▶ **Page text**
####

With a neon lamp in parallel, the spark goes from air in the switch, to gas in the tube.  The switchover happens when the voltage drop across the switch rises to, eh, probably 80-100V or so, the breakdown voltage of the neon lamp.  (The voltage drop of a spark varies with its length, more or less, so it's rising while the distance between switch contacts is opening up.)

The rest of the time, the neon lamp carries the current from the inductor, which decays according to (approximately) V = L * dI/dt, where V is set by the neon's voltage drop (about 60V usually).

The approximation holds while dt << R/L.

Since you've set initial currents equal, the neon light will be lit equally brightly (in the instant when it turns on).

The EMF is the same, because the neon lamp is holding it constant.

The current flow, and therefore neon bulb glow intensity, falls (approximately) linearly over time, until there's not enough current to ionize the neon bulb, and it turns off.

Finally, when the bulb turns off, the voltage begins to settle out, and it may swing around a bit.  If the voltage ticks back up, the neon may re-ignite, in a hammering sort of fashion, using up the last wisp of stored energy.  (When this happens across a switch's air gap, it typically happens in more violent fashion, due to the higher voltage drop of the air gap, and the lower impedance of mains wiring -- the resulting rapid-fire ESD-like waveform can fry sensitive electronics!)

What varies is, one simply stays on for longer than the other (about 9 times longer, given the values).

To the unaided eye, all of this happens in an instant (namely, about 7 milliseconds; the eye's response time is on the order of 50ms), so you cannot perceive the duration of the flash, but rather one just looks as many times brighter than the other.

To be able to perceive it, you could use a high speed camera, but that might be a bit difficult (to get a useful number of frames of the glow and decay, you'll need thousands of FPS); the next best thing would be a photodiode pointed at the neon light, so you can read out the intensity (as current flow through the photodiode) on an oscilloscope. :)

HTH,
Tim

makerman:
Thanks very much Tim.

makerman:
I managed to blow my multimeter the other day so ordered my first fluke (101), powered it on and when not measurnig anything it's showing anywhere between 6-20 mA then slowly drops down. The uni-t meter and other cheapies i have don't do this, should i be worried ?

MrAl:

--- Quote from: makerman on January 26, 2019, 05:02:12 pm ---Thanks for advice all, i've simplified things by ditching the PWM and using a mechanical switch in the circuit, this way we have constant current to the coils.

Coil 1 :

R=102 O
L=0.5 H

Coil 2 :

R=102 O
L=4.6 H

The PSU is outputting 10VDC.

When the switch is closed for coil 1 we use 93 mA, when the switch is closed for coil 2 we use 91 mA.

When the switch is opened the CEMF from coil 2 lights up the Neon far in excess of coil 1, it's very visibly brighter.

I'm getting better results with a switch than i did with a transistor in terms of CEMF, i'm not sure if mechanical switching is sharper than solid-state ?

I can't check it with the scope since my x100 probe hasn't arrived yet but it's glaringly (pun intended!) obvious to the eye.

####

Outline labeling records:
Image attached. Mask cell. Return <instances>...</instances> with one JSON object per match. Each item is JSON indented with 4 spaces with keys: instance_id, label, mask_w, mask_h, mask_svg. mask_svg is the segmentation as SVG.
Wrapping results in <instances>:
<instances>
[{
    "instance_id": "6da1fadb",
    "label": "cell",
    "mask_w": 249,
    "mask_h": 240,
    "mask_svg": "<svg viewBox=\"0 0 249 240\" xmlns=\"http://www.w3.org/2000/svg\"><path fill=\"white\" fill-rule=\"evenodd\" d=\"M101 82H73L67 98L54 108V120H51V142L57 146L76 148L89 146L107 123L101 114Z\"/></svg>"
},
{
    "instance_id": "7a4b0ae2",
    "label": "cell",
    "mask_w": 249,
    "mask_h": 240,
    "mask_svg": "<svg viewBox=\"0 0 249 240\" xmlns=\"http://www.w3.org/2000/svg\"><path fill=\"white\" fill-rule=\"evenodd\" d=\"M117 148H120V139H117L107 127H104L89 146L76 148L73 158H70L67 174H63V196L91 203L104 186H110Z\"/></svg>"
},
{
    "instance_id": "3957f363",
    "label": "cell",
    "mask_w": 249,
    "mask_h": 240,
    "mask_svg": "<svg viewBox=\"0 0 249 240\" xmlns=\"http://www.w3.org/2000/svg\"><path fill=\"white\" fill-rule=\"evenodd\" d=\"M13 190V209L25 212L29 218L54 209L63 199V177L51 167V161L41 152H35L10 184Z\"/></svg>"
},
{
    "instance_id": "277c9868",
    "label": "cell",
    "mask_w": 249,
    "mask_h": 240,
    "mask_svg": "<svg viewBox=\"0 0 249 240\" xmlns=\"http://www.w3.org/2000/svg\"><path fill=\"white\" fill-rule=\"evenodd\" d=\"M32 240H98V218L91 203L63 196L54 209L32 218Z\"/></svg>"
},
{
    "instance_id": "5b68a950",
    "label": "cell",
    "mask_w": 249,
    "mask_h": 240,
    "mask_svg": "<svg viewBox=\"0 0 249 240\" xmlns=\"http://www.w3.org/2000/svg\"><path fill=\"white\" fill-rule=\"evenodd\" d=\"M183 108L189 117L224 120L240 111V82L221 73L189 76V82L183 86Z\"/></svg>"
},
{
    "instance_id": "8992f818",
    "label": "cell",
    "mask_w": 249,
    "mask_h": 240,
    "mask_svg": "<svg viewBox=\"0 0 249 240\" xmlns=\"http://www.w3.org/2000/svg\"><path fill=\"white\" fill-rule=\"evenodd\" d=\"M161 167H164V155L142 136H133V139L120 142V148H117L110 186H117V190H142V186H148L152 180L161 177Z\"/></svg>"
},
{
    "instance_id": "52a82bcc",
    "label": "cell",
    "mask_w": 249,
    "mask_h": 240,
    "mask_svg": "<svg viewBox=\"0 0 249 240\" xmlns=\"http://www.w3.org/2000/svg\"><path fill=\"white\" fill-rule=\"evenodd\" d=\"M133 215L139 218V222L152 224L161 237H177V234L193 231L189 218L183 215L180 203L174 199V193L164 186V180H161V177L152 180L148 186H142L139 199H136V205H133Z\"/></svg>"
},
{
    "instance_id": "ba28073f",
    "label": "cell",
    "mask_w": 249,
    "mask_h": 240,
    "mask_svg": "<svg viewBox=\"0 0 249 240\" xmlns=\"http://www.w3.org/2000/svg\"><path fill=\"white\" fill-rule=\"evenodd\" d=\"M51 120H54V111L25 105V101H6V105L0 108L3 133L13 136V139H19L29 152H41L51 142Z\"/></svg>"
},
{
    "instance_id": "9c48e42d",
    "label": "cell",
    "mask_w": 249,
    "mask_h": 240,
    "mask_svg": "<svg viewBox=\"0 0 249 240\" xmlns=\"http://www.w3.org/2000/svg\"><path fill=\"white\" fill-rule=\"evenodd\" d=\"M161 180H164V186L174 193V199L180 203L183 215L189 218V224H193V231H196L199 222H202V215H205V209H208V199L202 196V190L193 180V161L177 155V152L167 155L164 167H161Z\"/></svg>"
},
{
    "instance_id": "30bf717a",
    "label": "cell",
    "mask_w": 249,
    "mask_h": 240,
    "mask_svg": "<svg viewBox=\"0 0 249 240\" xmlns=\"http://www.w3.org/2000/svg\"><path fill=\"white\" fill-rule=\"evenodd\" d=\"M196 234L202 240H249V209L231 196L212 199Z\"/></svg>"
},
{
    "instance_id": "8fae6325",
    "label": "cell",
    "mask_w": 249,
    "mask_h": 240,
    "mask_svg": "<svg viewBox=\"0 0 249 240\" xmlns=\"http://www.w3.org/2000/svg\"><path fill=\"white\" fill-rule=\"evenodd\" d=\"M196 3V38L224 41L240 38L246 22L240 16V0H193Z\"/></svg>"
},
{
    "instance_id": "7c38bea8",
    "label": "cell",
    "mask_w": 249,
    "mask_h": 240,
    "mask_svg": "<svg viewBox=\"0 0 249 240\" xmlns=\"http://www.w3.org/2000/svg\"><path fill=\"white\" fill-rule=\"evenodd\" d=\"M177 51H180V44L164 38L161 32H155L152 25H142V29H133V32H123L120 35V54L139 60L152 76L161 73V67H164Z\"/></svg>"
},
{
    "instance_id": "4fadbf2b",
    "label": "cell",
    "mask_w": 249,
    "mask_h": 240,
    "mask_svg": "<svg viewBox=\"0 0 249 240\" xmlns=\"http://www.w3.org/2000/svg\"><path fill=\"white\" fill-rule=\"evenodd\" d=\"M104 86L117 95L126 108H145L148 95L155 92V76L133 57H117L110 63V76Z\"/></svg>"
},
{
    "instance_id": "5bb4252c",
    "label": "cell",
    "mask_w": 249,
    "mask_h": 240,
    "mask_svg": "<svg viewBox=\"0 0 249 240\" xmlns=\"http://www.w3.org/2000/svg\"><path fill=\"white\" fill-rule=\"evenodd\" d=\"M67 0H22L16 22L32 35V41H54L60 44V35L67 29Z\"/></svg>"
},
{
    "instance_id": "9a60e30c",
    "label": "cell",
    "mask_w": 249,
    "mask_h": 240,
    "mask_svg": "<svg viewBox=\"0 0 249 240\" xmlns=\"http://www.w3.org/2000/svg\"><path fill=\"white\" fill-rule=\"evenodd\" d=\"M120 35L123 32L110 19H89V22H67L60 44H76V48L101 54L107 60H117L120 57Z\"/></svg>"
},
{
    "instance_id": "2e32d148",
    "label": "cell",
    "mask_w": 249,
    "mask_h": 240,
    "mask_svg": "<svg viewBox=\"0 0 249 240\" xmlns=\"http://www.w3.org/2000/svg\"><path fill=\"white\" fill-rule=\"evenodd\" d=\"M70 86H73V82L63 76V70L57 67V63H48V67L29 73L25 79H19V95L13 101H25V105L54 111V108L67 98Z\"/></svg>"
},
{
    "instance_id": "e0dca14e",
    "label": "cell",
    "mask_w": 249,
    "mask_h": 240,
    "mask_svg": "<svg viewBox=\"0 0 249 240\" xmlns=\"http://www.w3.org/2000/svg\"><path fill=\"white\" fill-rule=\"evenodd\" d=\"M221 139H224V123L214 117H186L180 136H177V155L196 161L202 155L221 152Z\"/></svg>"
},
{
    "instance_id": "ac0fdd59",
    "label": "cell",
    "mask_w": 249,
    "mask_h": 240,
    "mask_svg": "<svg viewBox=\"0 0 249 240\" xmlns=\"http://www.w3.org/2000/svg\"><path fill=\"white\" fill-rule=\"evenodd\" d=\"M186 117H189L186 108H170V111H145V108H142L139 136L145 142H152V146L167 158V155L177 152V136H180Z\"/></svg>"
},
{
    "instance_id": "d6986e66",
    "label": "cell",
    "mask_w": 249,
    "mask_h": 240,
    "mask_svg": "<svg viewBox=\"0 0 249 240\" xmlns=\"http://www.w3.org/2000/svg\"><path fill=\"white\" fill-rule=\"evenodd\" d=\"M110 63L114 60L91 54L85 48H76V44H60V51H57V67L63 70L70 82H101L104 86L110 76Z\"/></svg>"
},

####

▶ **Goal of the exercise**
Carry on the forum thread about coils discharging through a neon lamp from the point where it stops. The listing is not needed here.

▶ **Exercise output**
I find it puzzling, i'm an electronics novice (11 years on and off as a hobbyist) but this implies that the higher the inductance, the larger the CEMF given the same power input, where is the extra potential coming from ?

--- End quote ---

Hello there,

All you really need to be concerned with is the (1/2)*L*i^2 part.  However, that only comes into play AFTER the current has STABILIZED.
I use caps for emphasis on the important points.

Because the current is constant AFTER and the current is the same in each, we can change that to a constant:
i=I

and squaring that we have a constant:
I^2=K

now we have:
W=(1/2)*K*L

and lumping both constants into K1 we have:
W=K*L

and it is clear that the bigger the L the higher the stored energy.  End of story, well almost.

What is not shown in W=K*L is the way the current acted during the first instants of operation.
As the inductor charges, the current creeps up almost like a ramp.  The size of the inductor tells us how long it takes for the inductor to charge up, and a bigger inductor takes LONGER to charge than a smaller inductor, hence it takes in more energy before the current stabilizes.  Once it stabilizes, we have that W=K*L, but if you want to see why one has more energy then you MUST look at the current flow during the time it is charging.  After it charges, it is too late to detect anything.

The equation during the charge time for an ideal inductor would be:
v=L*di/dt

and solving for di/dt we get:
di/dt=v/L

and with constant v and constant ideal L we see this is a ramp with slope v/L.

Now if we have small inductor L1=1 and large L2=5, and voltage source of 1 volt we have:
di/dt=v/1=1/1

and we have:
di/dt=v/5=1/5

and it is simple to see that when L got larger the SLOPE became much less steep, so it takes LONGER for the inductor to charge.
As it is charging it takes energy and thus we end up with more once the current tapers off.
Note we can not see the taper here but it is really like this:
i=1/R-e^(-t*R/L)/R

and once that stabilizes the max energy is stored in the inductor.


makerman:
Thanks very much Mr AI.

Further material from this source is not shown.